*SUPPLIED ENTRIES*:
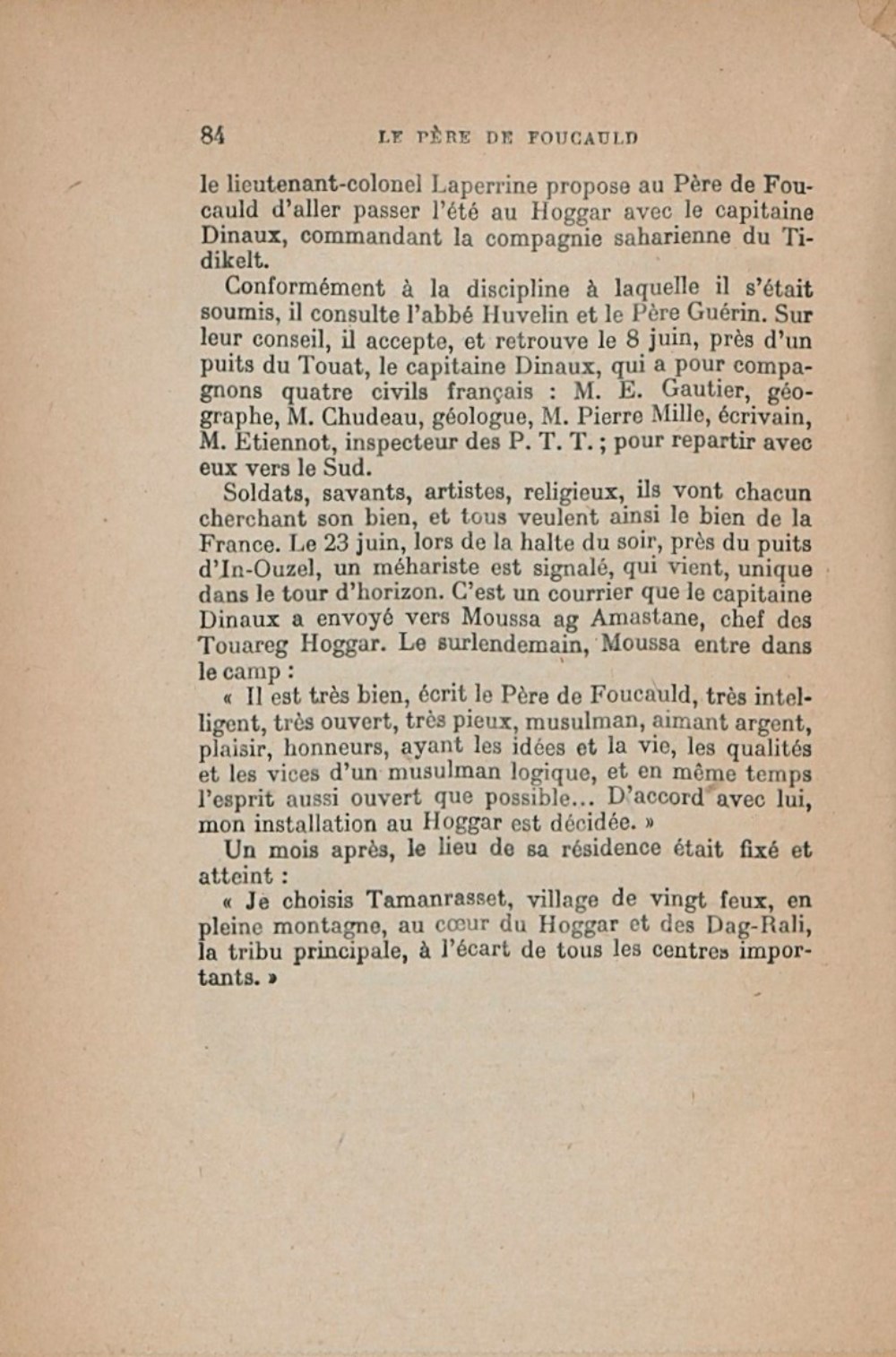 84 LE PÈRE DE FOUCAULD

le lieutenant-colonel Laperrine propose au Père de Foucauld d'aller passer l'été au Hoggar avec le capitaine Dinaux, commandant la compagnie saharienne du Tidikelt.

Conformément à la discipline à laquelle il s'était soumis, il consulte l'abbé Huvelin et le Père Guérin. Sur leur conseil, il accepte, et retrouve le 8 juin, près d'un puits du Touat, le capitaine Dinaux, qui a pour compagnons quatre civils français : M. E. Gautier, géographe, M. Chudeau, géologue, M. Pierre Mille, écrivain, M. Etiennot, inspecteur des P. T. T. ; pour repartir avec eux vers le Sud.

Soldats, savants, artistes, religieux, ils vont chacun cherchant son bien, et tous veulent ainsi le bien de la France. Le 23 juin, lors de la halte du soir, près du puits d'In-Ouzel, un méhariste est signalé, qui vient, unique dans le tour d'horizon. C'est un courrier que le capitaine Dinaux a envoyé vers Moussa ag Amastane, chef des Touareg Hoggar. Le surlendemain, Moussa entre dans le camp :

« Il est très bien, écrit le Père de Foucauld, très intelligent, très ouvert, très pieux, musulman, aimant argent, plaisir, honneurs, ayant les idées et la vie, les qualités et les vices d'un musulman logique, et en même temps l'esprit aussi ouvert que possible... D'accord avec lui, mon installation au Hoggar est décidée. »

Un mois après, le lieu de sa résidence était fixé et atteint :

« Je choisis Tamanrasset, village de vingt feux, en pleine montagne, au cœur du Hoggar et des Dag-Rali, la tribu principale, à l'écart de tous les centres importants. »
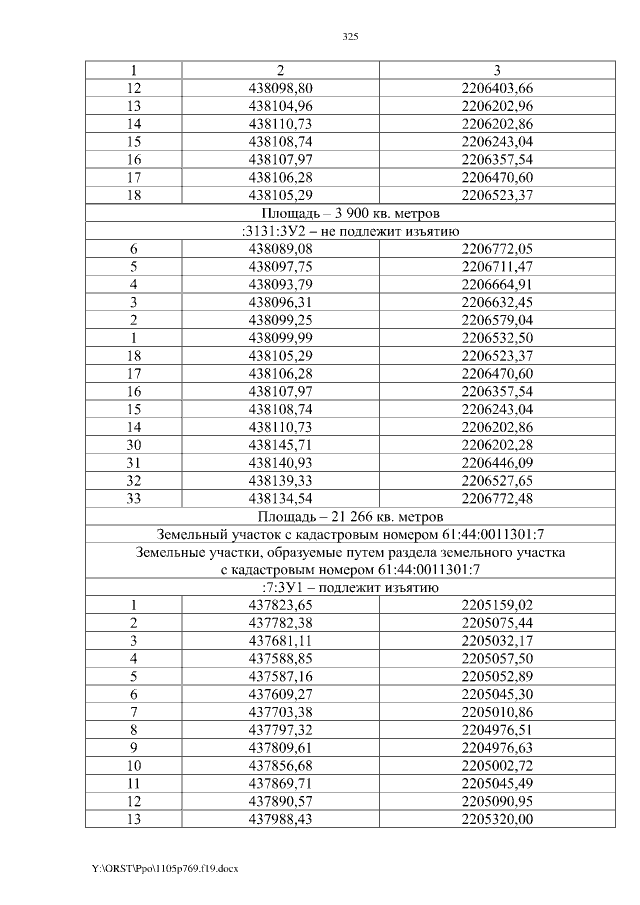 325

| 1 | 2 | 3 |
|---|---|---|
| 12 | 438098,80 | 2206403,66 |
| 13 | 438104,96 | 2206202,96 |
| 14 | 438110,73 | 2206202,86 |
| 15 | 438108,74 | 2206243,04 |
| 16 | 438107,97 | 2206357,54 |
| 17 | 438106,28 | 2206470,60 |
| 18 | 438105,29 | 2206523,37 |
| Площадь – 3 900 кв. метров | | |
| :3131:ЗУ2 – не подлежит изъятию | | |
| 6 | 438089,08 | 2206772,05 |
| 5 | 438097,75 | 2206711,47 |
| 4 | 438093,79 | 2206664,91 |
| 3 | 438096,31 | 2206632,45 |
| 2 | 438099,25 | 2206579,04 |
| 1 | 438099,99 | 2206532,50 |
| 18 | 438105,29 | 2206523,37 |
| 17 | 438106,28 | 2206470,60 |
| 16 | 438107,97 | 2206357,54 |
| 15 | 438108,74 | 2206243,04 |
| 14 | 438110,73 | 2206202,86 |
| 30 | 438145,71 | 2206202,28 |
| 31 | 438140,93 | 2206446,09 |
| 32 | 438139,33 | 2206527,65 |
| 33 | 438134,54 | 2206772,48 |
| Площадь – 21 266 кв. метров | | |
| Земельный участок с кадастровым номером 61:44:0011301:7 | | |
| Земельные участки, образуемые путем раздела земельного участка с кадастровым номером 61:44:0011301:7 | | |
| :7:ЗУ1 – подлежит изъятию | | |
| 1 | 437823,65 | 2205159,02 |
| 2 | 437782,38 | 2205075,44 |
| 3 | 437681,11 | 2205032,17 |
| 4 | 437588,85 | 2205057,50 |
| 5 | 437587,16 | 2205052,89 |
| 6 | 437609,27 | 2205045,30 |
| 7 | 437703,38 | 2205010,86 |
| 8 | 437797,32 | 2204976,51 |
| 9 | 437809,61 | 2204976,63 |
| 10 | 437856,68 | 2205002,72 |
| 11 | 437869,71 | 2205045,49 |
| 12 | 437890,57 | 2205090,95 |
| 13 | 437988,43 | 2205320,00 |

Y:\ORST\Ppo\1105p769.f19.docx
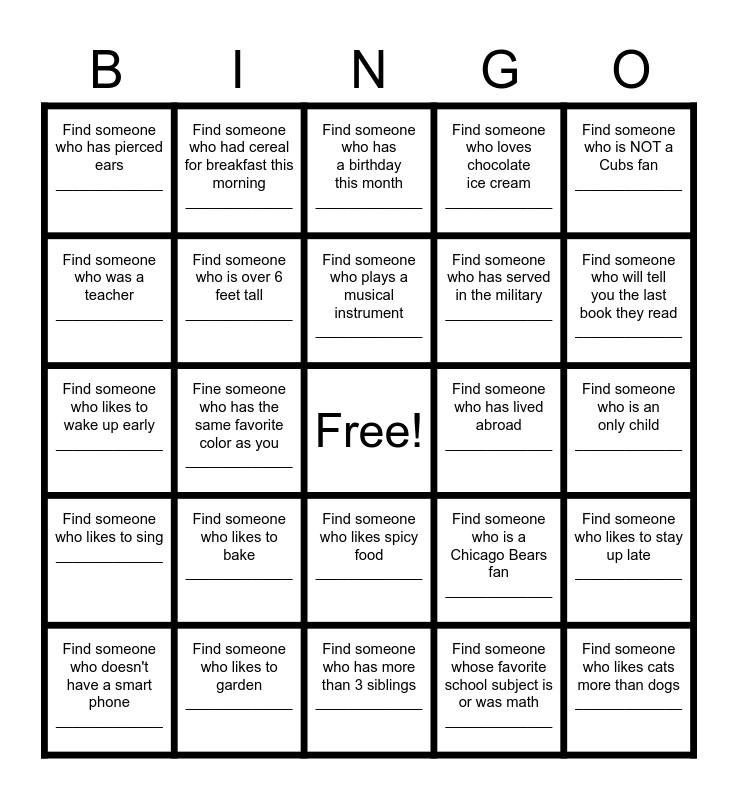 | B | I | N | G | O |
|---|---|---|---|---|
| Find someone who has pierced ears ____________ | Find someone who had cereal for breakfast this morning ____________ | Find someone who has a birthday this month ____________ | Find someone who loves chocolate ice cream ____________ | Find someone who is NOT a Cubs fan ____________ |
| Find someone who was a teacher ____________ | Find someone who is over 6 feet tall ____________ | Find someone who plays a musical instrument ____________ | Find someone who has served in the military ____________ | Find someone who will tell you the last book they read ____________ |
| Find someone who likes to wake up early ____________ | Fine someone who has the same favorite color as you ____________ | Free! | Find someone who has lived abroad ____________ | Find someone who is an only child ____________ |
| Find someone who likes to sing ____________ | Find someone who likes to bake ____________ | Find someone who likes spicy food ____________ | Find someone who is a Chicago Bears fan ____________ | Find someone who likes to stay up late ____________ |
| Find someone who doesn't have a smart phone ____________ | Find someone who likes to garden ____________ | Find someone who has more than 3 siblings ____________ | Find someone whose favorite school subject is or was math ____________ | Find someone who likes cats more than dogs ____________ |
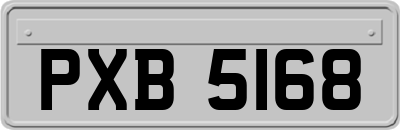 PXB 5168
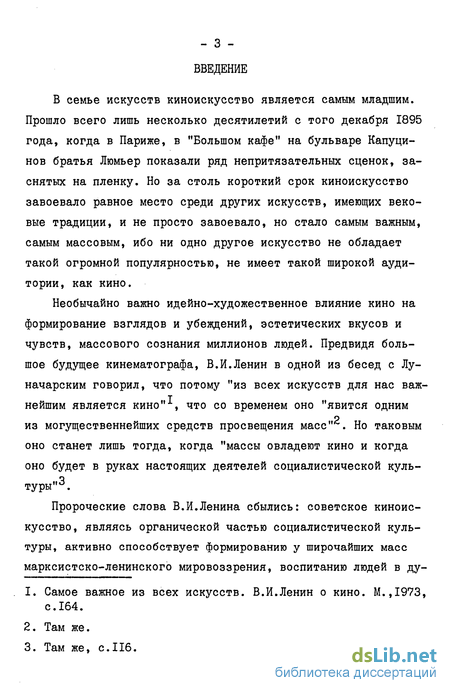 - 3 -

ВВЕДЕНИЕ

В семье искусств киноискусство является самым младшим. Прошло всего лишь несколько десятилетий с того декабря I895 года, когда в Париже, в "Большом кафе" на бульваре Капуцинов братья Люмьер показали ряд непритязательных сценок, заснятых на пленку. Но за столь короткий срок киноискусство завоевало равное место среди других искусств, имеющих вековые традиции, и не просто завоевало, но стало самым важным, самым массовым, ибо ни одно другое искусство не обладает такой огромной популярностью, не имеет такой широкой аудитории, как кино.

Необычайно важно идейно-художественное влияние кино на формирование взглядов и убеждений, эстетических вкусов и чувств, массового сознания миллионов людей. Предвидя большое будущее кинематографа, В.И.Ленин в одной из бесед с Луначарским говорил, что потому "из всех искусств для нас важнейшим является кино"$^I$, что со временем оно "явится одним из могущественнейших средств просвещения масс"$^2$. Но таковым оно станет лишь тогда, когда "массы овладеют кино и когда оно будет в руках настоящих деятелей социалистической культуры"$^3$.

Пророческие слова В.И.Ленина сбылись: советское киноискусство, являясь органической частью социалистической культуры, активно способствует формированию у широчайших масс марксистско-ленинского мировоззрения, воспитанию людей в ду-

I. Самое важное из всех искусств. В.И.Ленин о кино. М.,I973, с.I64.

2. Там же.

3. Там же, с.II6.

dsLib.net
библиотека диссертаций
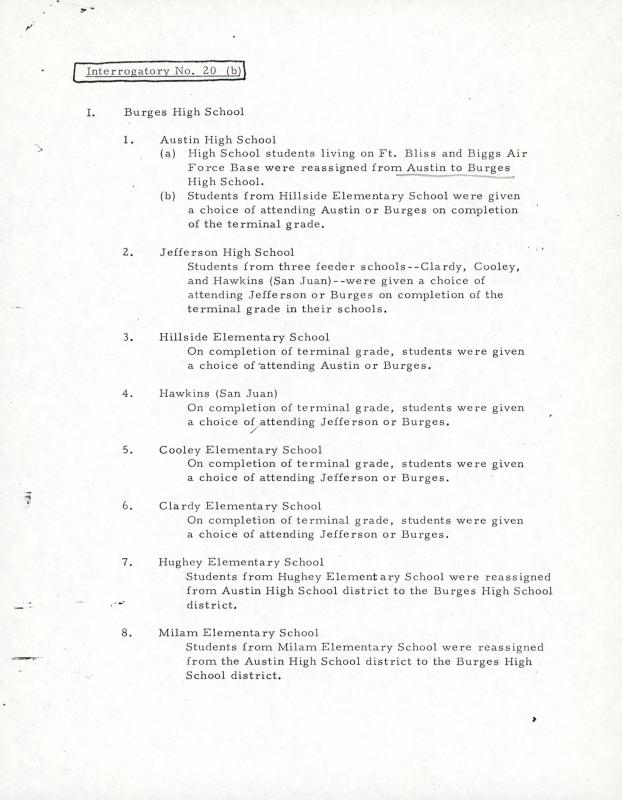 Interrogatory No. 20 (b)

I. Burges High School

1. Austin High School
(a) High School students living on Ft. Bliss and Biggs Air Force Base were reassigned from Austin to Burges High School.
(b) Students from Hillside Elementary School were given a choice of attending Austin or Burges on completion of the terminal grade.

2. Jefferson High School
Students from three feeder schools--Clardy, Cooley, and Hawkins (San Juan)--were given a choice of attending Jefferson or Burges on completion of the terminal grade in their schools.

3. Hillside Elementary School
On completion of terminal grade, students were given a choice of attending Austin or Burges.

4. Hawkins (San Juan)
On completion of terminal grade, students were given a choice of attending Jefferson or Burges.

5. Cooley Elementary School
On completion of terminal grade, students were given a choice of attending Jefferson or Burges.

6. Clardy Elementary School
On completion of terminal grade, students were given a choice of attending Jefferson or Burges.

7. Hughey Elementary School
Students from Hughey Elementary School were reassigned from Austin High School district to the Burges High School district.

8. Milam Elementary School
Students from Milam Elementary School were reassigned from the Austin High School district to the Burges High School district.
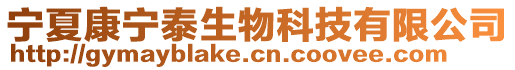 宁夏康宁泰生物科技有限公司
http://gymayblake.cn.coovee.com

*ABOUT THIS TASK*:
State how many lines in the data include the string "district". Nothing else belongs in the reply.

*ANSWER SECTION*:
2